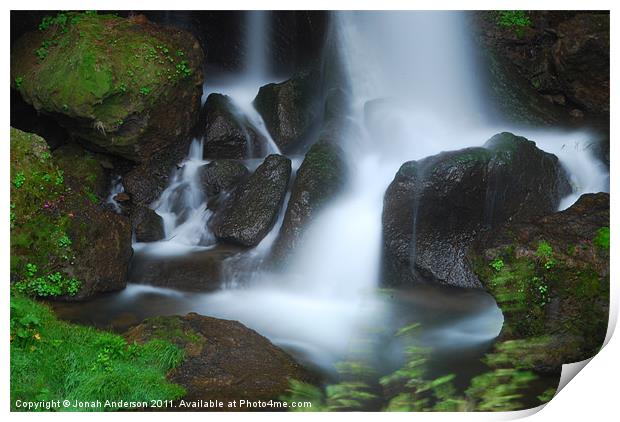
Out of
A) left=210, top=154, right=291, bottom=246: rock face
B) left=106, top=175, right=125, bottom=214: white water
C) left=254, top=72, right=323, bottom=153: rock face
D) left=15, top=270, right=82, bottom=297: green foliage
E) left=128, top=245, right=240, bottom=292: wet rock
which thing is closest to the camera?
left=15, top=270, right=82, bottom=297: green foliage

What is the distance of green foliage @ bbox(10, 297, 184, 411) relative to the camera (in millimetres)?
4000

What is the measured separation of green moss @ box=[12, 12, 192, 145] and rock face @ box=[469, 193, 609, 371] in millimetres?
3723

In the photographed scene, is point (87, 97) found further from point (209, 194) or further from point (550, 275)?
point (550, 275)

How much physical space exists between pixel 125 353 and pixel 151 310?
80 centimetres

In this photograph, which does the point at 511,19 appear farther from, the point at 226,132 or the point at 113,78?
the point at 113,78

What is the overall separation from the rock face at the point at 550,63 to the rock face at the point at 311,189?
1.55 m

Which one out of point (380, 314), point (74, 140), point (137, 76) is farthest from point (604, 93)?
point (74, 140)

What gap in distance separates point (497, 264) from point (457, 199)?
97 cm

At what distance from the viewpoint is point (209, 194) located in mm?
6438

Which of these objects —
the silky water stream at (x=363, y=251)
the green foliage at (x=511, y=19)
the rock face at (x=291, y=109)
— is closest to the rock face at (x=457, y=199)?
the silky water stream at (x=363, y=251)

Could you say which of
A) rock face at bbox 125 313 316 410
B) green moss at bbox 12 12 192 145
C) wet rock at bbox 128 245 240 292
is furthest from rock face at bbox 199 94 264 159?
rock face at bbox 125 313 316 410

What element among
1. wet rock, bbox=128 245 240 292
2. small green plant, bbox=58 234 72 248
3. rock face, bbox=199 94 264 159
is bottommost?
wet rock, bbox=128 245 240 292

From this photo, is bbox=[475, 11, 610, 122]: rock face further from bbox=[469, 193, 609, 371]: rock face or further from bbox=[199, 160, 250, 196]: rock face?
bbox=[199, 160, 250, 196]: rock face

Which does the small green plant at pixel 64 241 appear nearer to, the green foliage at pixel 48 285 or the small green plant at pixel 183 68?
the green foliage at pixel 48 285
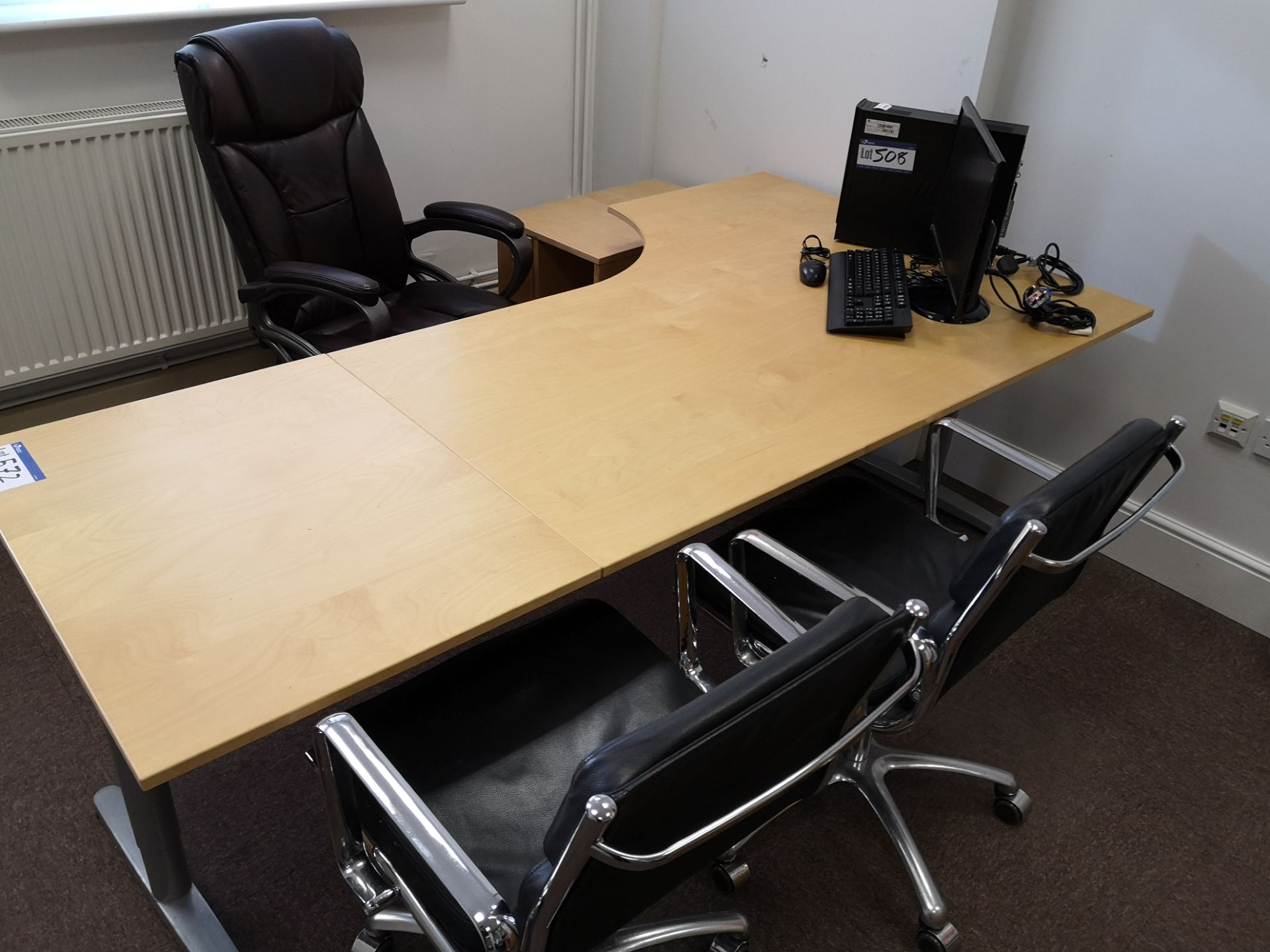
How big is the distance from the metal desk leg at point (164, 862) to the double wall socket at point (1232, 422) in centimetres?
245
########################################
Reproduce the listing above word for word, including the answers, and omit the pictures.

Out of
A) left=210, top=154, right=291, bottom=246: rock face
B) left=106, top=175, right=125, bottom=214: white water
C) left=254, top=72, right=323, bottom=153: rock face
D) left=15, top=270, right=82, bottom=297: green foliage
E) left=128, top=245, right=240, bottom=292: wet rock
which thing is closest to the camera?
left=15, top=270, right=82, bottom=297: green foliage

What is the distance of green foliage @ bbox(10, 297, 184, 411) relative to the camera (in millimetres)?
4000

What is the measured separation of green moss @ box=[12, 12, 192, 145] and rock face @ box=[469, 193, 609, 371] in millimetres?
3723

In the photographed scene, is point (87, 97) found further from point (209, 194) or further from point (550, 275)?
point (550, 275)

How much physical space exists between pixel 125 353 and pixel 151 310?
80 centimetres

In this photograph, which does the point at 511,19 appear farther from, the point at 226,132 or the point at 113,78?
the point at 113,78

What is the overall separation from the rock face at the point at 550,63 to the rock face at the point at 311,189?
1.55 m

Which one out of point (380, 314), point (74, 140), point (137, 76) is farthest from point (604, 93)?
point (74, 140)

What gap in distance separates point (497, 264) from point (457, 199)?
97 cm

At what distance from the viewpoint is point (209, 194) located in mm?
6438

Which of these objects —
the silky water stream at (x=363, y=251)
the green foliage at (x=511, y=19)
the rock face at (x=291, y=109)
— is closest to the rock face at (x=457, y=199)?
the silky water stream at (x=363, y=251)

Could you say which of
A) rock face at bbox 125 313 316 410
B) green moss at bbox 12 12 192 145
C) wet rock at bbox 128 245 240 292
is furthest from rock face at bbox 199 94 264 159?
rock face at bbox 125 313 316 410

What element among
1. wet rock, bbox=128 245 240 292
2. small green plant, bbox=58 234 72 248
3. rock face, bbox=199 94 264 159
is bottommost?
wet rock, bbox=128 245 240 292

From this photo, is bbox=[475, 11, 610, 122]: rock face further from bbox=[469, 193, 609, 371]: rock face or further from bbox=[199, 160, 250, 196]: rock face?
bbox=[199, 160, 250, 196]: rock face

Which does the small green plant at pixel 64 241 appear nearer to, the green foliage at pixel 48 285 or the small green plant at pixel 183 68?
the green foliage at pixel 48 285
How big is the distance from the metal desk leg at point (164, 862) to the double wall socket at point (1232, 422) in centimetres?
245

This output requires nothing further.